Mockito allows you to mock classes and intercept methods. This is done by creating an instance of a class via the static org.mockito.Mockito.mock() method. You can then intercept methods of that class by chaining when() and thenReturn(). Obviously some mocks will need to return other mocks, e.g. DocumentCollection.getFirstDocument() will need to return a mock of a Document. In this case, you’ll need to mock the Document prior to mocking the DocumentCollection.

Of course you can also mock non-database objects, as we do with mocking KeepSession, which needs passing into handlers.

As a sample of mocking, here is a chunk of code from IdentityFetchjwtRequestTest:

    @Mock
    KeepSession s;
    
    @Mock
    NotesIDTable fakeIds;
    
    @Mock
    NotesDbQueryResult result;
    
    @Mock
    NotesNote fakeNote;
    
    @Mock
    NotesDatabase db;
    
    @Rule
    MockitoRule mockitoRule = MockitoJUnit.rule(); 


    @BeforeEach
    void beforeEach(final Vertx vertx) {
    
        // Initialize the Mock objects
        MockitoAnnotations.initMocks(this);
        
        final Integer id = 100;
        final String hash = "HashValue";

        // Defining Mock object behavior
	   when(fakeIds.isEmpty()).thenReturn(false);
	   when(fakeIds.getFirstId()).thenReturn(id);
	   when(result.getIDTable()).thenReturn(fakeIds);
	   when(fakeNote.getItemValueString("Hash")).thenReturn(hash);
	   when(fakeNote.getItemValueString("FullName")).thenReturn("John Doe");
	   when(db.query(anyString(), any(), anyInt(), anyInt(), anyInt())).thenReturn(result);
	   when(db.openNoteById(anyInt())).thenReturn(fakeNote);
	}   

As you see, you can create a mock of a method with hard-coded parameter names. These mocks will only match those specific parameters. Alternatively, as you see with db.query() you can pass the relevant org.mockito.ArgumentMatchers static method to simulate a String, int, object etc. This will then match whatever parameter is passed in.

Sometimes, however, you need to get more creative with mocking methods. Say, for instance, you have a JsonObject that simulates a Document and you want to get the relevant property from the JsonObject to match the requested Item on the Document. Instead of thenReturn() you can use then() and specify a method to run.
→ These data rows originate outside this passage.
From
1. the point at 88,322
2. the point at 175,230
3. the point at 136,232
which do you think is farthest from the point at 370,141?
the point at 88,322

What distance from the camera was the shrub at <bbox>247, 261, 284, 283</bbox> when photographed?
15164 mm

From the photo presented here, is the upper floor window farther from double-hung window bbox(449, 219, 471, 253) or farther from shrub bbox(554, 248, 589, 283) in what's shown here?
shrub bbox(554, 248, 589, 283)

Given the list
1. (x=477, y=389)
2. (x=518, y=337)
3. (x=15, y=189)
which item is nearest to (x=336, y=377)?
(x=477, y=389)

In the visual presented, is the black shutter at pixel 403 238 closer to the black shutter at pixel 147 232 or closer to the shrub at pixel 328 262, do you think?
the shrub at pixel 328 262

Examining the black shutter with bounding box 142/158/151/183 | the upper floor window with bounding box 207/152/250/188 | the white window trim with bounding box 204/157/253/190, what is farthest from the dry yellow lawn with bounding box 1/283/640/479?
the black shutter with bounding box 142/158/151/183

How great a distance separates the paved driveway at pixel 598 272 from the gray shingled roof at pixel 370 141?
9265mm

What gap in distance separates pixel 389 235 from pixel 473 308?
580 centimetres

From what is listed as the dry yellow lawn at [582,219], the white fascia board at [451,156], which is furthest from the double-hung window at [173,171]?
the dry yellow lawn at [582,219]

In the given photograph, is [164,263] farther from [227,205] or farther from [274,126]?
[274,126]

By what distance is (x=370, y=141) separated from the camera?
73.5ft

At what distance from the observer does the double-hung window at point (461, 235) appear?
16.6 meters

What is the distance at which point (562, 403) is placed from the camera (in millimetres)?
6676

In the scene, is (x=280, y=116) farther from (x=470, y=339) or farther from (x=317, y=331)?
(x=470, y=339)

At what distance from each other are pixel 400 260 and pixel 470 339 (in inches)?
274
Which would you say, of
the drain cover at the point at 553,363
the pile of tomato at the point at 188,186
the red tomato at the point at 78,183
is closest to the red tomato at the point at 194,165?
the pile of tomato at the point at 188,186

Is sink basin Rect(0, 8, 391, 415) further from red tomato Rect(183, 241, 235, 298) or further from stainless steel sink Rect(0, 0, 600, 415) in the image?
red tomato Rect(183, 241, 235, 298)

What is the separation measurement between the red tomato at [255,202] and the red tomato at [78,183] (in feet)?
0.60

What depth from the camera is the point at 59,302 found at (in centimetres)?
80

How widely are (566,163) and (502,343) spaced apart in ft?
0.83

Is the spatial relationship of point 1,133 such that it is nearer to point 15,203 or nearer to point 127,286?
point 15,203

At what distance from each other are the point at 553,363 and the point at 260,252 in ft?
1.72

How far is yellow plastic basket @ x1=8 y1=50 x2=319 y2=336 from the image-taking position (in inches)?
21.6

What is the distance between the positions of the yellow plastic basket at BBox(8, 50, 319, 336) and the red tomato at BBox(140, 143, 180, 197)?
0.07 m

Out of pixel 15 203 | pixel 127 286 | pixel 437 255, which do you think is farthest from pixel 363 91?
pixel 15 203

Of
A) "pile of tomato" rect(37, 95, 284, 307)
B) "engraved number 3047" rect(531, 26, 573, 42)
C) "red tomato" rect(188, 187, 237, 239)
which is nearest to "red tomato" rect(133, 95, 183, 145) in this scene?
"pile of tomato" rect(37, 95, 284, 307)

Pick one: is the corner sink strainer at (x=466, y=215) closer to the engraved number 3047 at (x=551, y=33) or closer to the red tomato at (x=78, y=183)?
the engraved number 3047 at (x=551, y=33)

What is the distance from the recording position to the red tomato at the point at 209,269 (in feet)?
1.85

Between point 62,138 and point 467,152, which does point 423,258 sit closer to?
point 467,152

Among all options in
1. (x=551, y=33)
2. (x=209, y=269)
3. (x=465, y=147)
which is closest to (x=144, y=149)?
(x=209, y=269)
You can then get the relevant argument passed into the method.

    // Variable declaration
    @Mock
    Document mockDo;
    
    
    JsonObject doc = KeepUtils.getJsonFromResource("/testdata/A_Json_Object.json");
	when(mockDoc.getItemValueString(anyString())).then(invocation -> doc.getString(invocation.getArgument(0)));

But what about iterating over a collection? You can create a JsonArray of JsonObjects and use an java.util.concurrent.atomic.AtomicInteger to get the relevant position. At the end of the loop, you just need to set null, e.g.:

	AtomicInteger ordinal = new AtomicInteger(0);
	final DocumentCollection dc = mock(DocumentCollection.class);
	when(dc.getFirstDocument()).thenReturn(mockDoc);	when(dc.getNextDocument(any())).then(invocation -> {
		ordinal.getAndIncrement();
		if (ordinal.intValue() == docs.size()) {
			return null;
		} else {
			return mockDoc;
    	}
	});

Then, when you’re mocking getItemValueString() from mockDoc, you can access ordinal.intValue() to get the atomic value. You just need to bear in mind what the current value is. If you’ve called getNextDocument() at the start of the loop, ordinal will already have been incremented on from the document you’re processing in getItemValueString(). So you need to use ordinal.intValue() - 1.
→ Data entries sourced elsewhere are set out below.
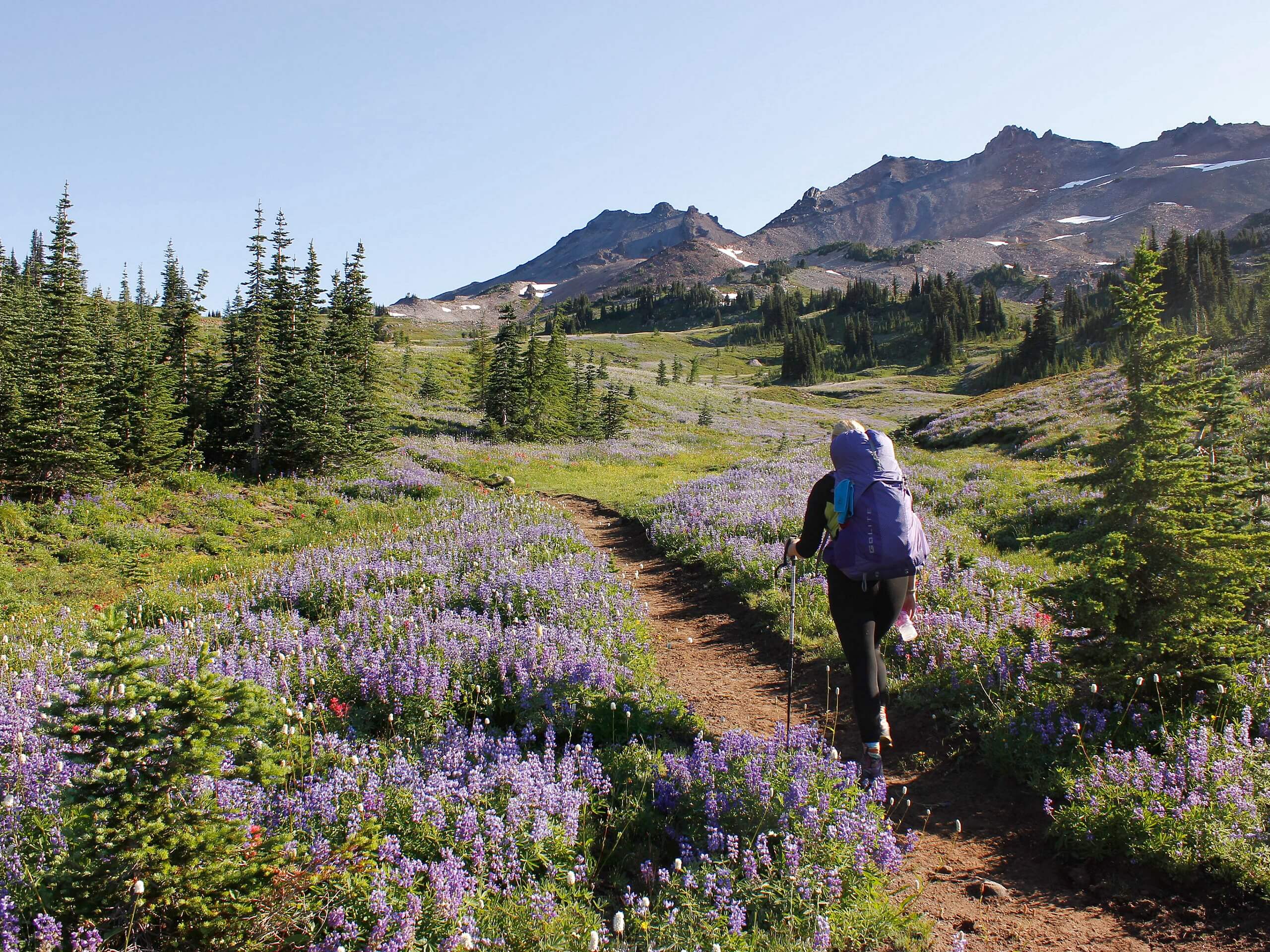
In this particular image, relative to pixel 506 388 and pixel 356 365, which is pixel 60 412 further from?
pixel 506 388

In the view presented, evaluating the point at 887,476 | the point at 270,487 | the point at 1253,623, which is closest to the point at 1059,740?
the point at 1253,623

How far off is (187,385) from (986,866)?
2868cm

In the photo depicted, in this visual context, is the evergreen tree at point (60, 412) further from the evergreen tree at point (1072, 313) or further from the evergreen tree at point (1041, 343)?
the evergreen tree at point (1072, 313)

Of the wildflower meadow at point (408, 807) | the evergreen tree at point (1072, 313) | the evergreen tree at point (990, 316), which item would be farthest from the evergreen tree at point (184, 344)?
the evergreen tree at point (990, 316)

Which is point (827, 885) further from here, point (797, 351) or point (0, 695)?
point (797, 351)

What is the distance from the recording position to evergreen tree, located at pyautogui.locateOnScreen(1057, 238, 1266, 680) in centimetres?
548

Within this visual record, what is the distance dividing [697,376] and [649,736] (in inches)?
5032

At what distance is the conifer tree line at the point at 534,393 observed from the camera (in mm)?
38969

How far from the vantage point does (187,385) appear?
82.2 ft

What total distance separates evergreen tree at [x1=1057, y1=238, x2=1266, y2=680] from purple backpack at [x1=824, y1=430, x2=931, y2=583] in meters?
1.54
However, you cannot use Mockito to mock static methods in classes. This can cause problems if the code within a given handler makes a call to a static method. In Keep that is done for Domino sessions. All methods in DominoSessionManager class are static. Powermock is designed for this, but doesn’t support JUnit 5 currently. As a result, any code that calls that will require a different approach.